I saw how the Honey Bee got damaged and it was a bit of a strange one. The girl flying it was spinning it around out of control just at the point where it made contact with the wall, causing the rear of the Bee to get smashed. Normally we get damage to the front section of the frames, not the back. It did still fly with half the back section missing, though.

This is what we started off with:



This group never really seemed to get into the flying thing in quite the same way that we've seen in the past. Certainly, during the last workshop we did at the Olympic Park in 2019, they wanted to have a fly of all the frames and see how different they are. This time they don't appear to have flown the Dragonfly3D at all and only one Butterfly got flown. The Ghosts seemed to be very popular though. Usually, the students will figure out that the CASA-X is quite easy to build and fly and has a very good performance, but they didn't seem to get flown this time.



The most successful flying was from one of the girls after we decided that their dragonfly was unrepairable and I let her have a go of my unmodified HubSan. I had a little fly first, just to make sure it was OK and to show them what you could do with one. It was at this point that I realised that there's a central pillar in the room which somebody needed to fly around. This is not just me having fun, but it shows the students what can be done with the quadcopter hardware and that there is a skill level involved. I try to show them that there's a subtlety to the control of the quadcopter and that, "bigger, harder, faster" doesn't work.

Anyway, when I gave the HubSan to the first girl in the group she managed to smash all four props off in one single crash. Impressive. That's because we were crashing into tables and chairs in the middle of the room rather than solid walls like in our previous flying location. She started to get the hang of it after that, though. The group of them were able to keep it more or less hovering in the same place, but oscillating up and down badly as they had to learn how to modulate the throttle with the height. That was some success at least, but I could see other groups out of the corner of my eye spinning H-Frames and Butterflies into the walls out of control.

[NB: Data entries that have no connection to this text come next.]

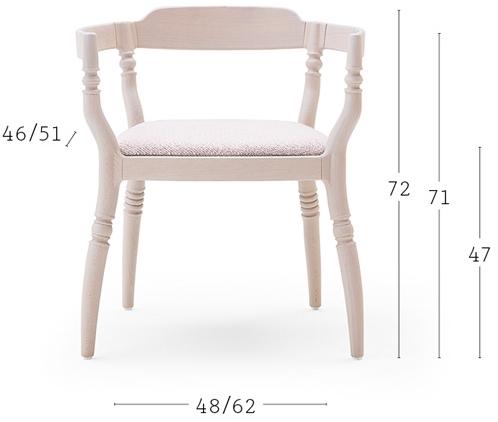 Billiani Кресло из бука с мягким сиденьем Toccata & fuga 531 - Вид №3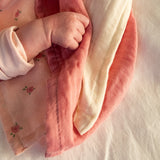 That's Mine Tiny Roses Bora Muslin Cloth 3-Pack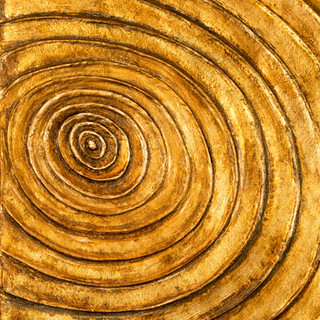 organic texture gold wall art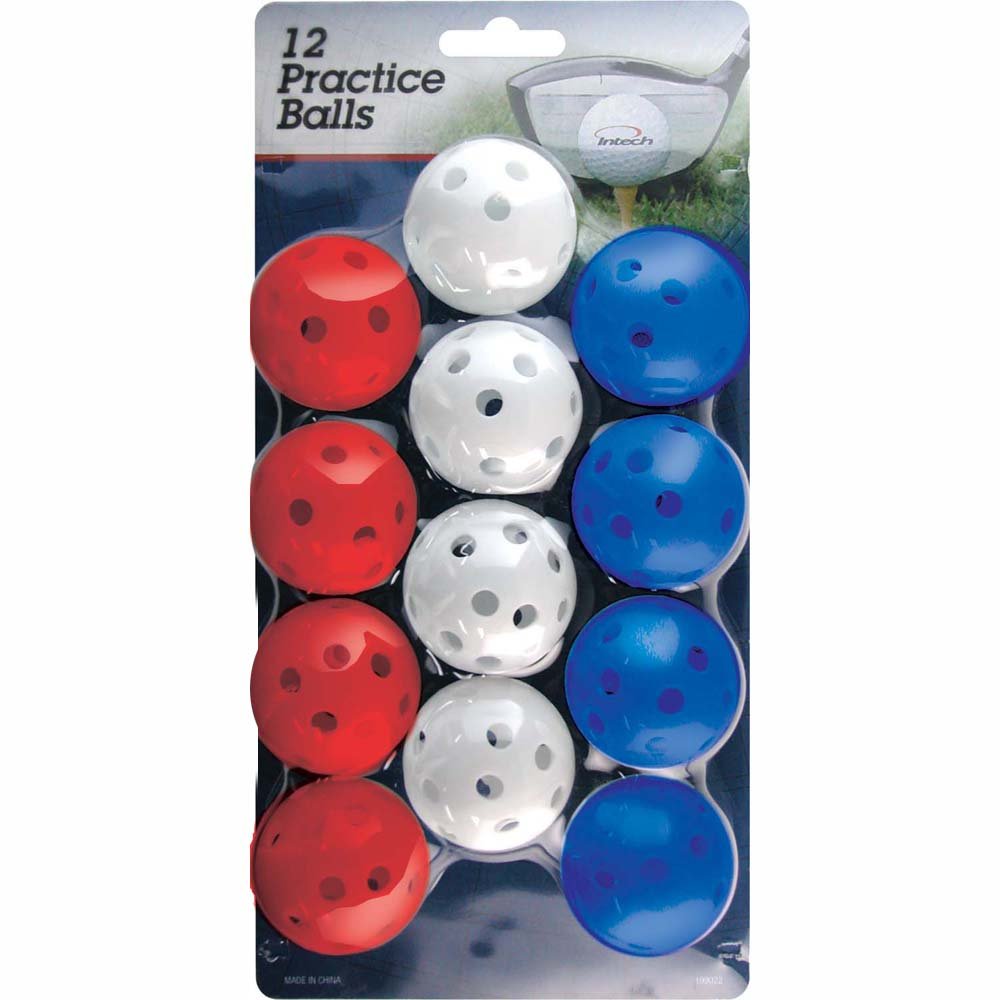 Intech Golf Practice Balls with Holes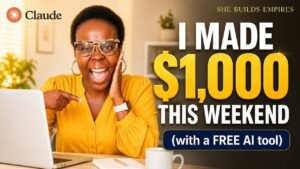 How Claude AI Helped Me Make $1000 in One Weekend (Step by Step)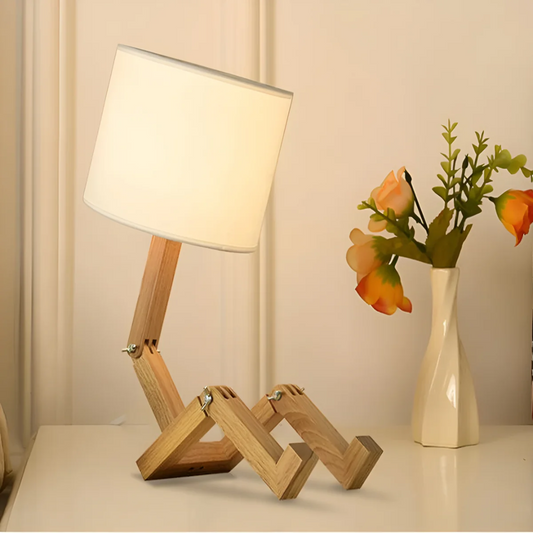 Rilna Poseable Wooden Lamp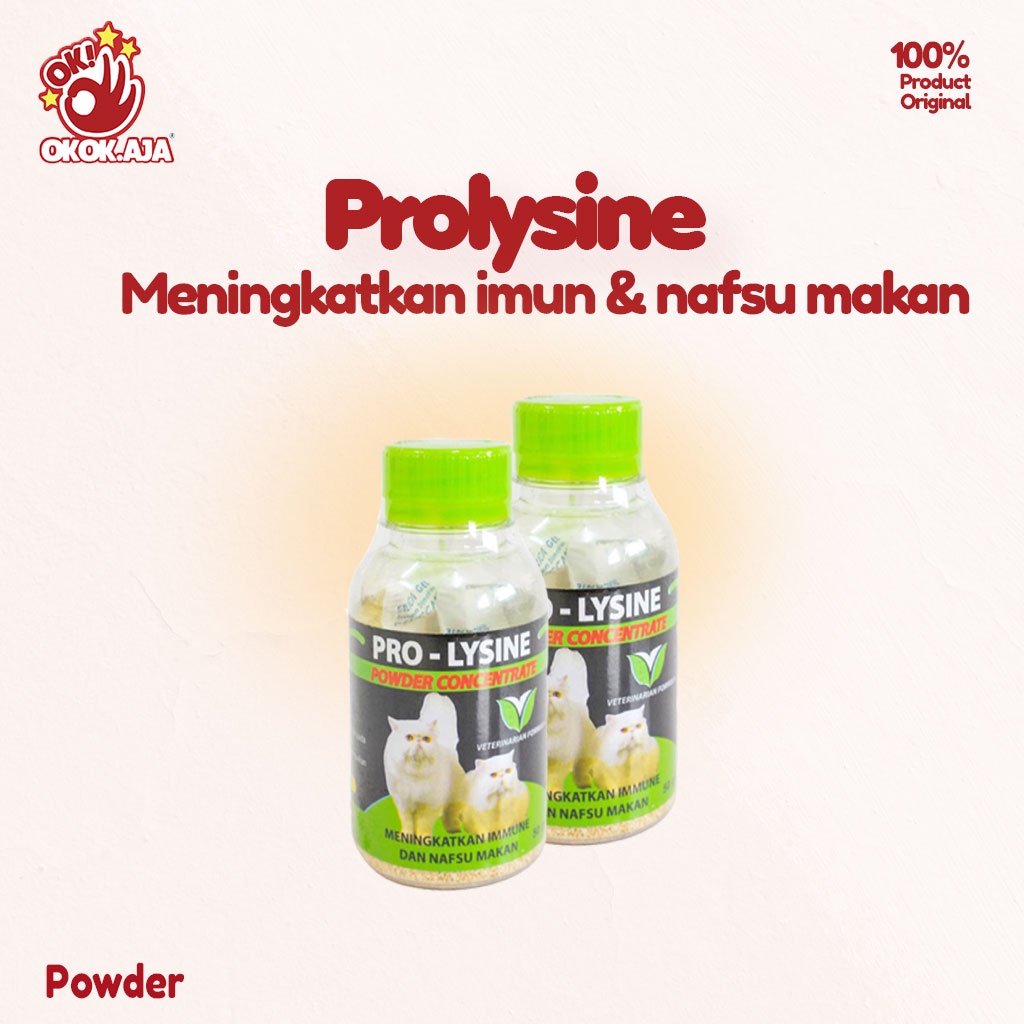 Vitamin imun dan nafsu makan - Prolysine kucing 50gr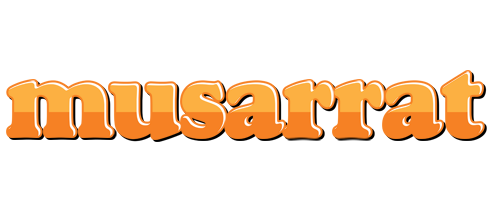 Musarrat orange logo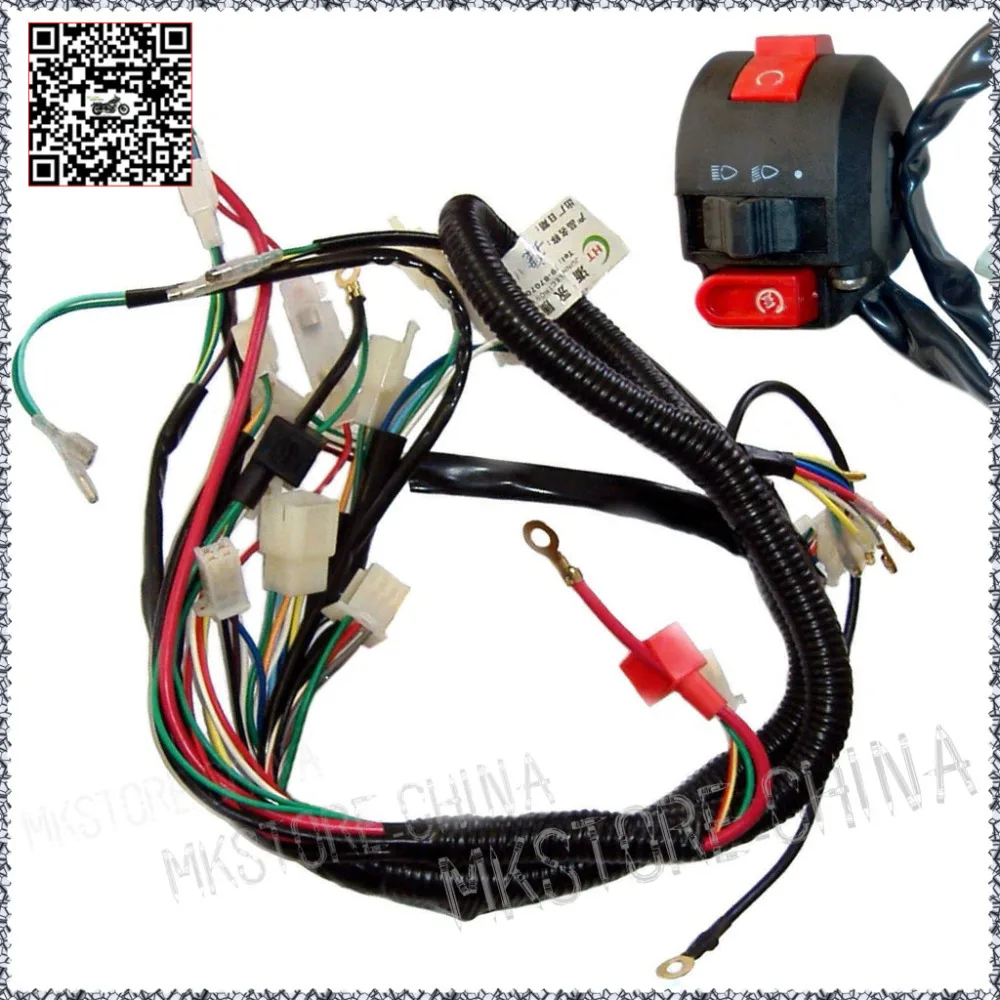 110cc + переключатель QUAD электрика Zongshen Lifan Ducar бритвы CDI катушки жгут проводов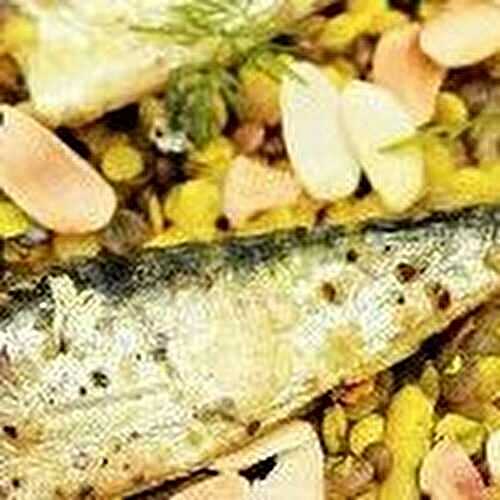 Sardines aux deux lentilles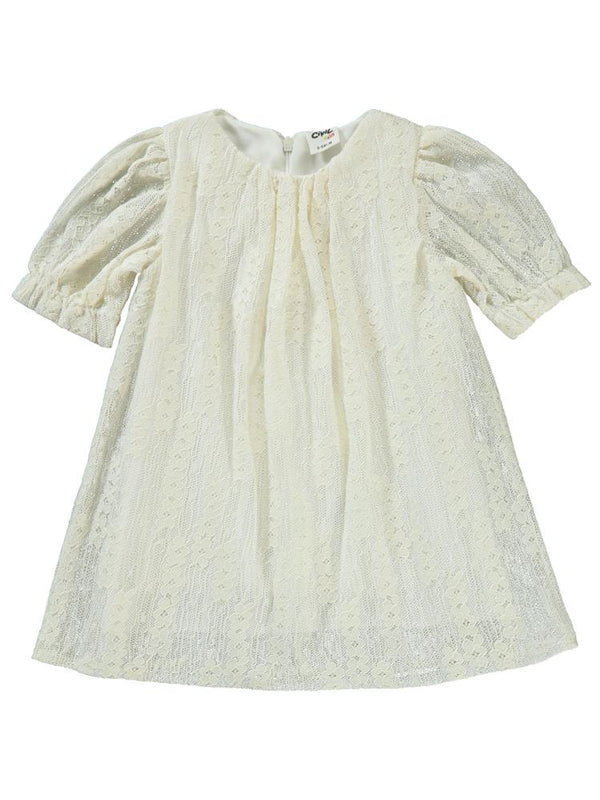 Civil Baby Dantel Detaylı 6-18 Ay Elbise - Ekru
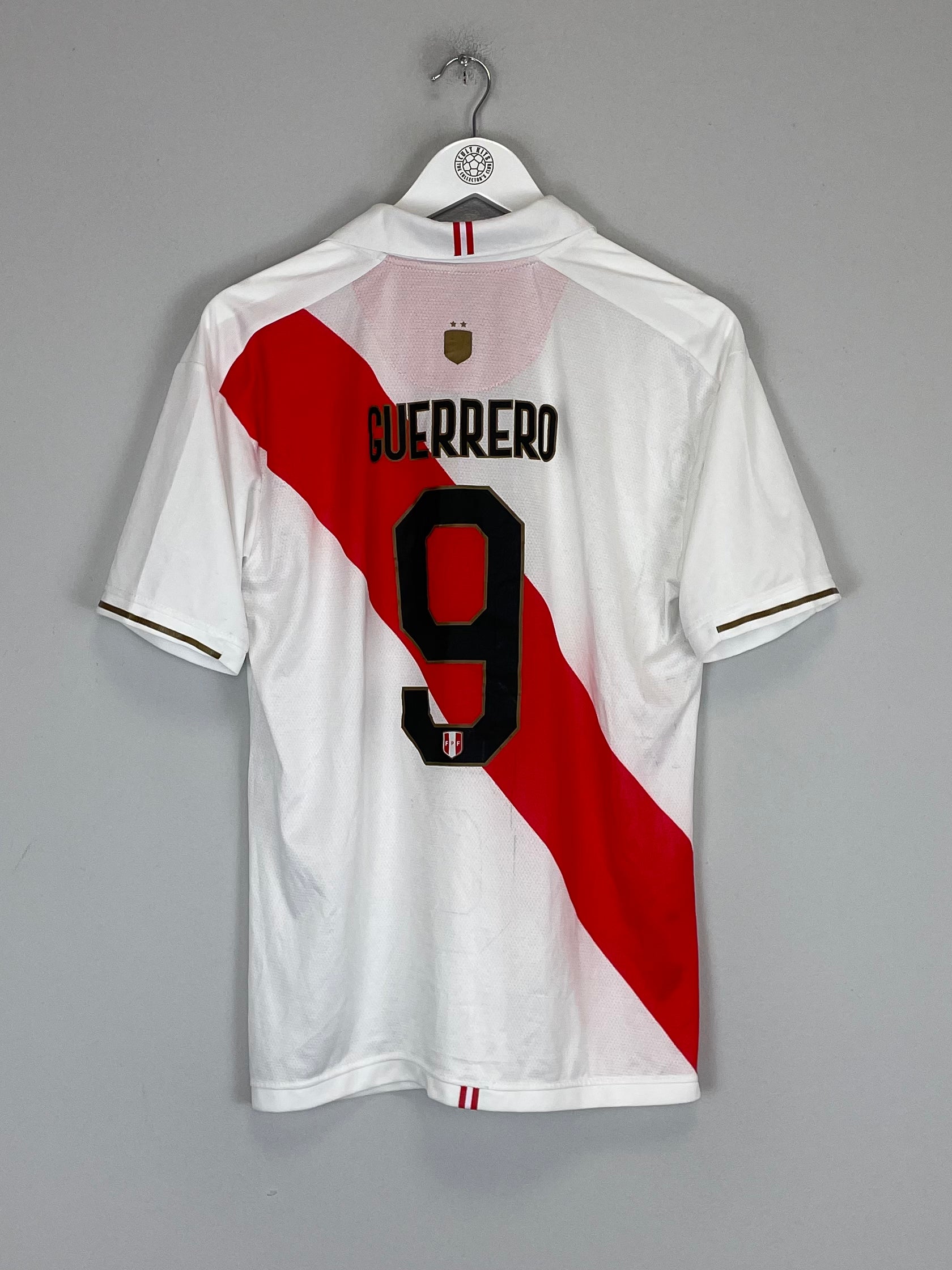 Shop 2019/20 PERU GUERRERO #9 HOME SHIRT (L) MARATHON, classic football shirts, vintage football shirts & retro soccer jerseys at Cult Kits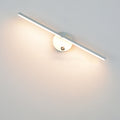 Nordic Minimalist Aluminium Lange Bar Schakel LED Spiegel Wandlamp | Avosian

I do wonder if what we're starting to see is a result of the drones market changing? When we first came up with the concept for the Drones4Good workshop, the idea was to base it around the HubSan X4 quadcopter, which was readily available online for around £30. Now they don't exist anymore, and it's difficult to find something which isn't pretending to be a DJI clone. They all have altitude lock modes and other pilot aids which make them "kiddie drones" the way the real DJI drones are. We ask at the beginning of the workshop if anybody has flown drones before. About six of them had, but there was no one who could hover any of our drones. Now they expect the full computer control and "nudge" mode that you see in a DJI. In other words, you just press the "let's fly" button, it pops 1.2m up into the air and just sits there using GPS and other sensors to remain in position. Nudge the throttle stick up a bit and it climbs. Nudge the right stick a bit and it translates left/right/forward/backward. In other words, the computer is doing the flying for you and so they don't develop the skills that you need to really pilot one themselves. Either way, I think we're going to have to build our own hardware next time we do this, as our reference architecture of the HubSan X4 is obsolete and there's no obvious replacement. That might be where the Ingenuity helicopter project helps, as it's got all the right hardware and software to make a drone out of. You never know, we might actually get the students writing their own microPython and seeing it fly the drone?

If we get to do this again, then I'm going to find a bigger space to fly in and strictly enforce the flying under supervision rule. I'm also wondering whether a bigger space would allow us to fly fixed wing for the first time? Now, that would be interesting!

A big thank you to Bin, Aude, Duncan, Soki and Bella who were our helpers this time around and who took some of the pictures posted here. We couldn't have done it without you.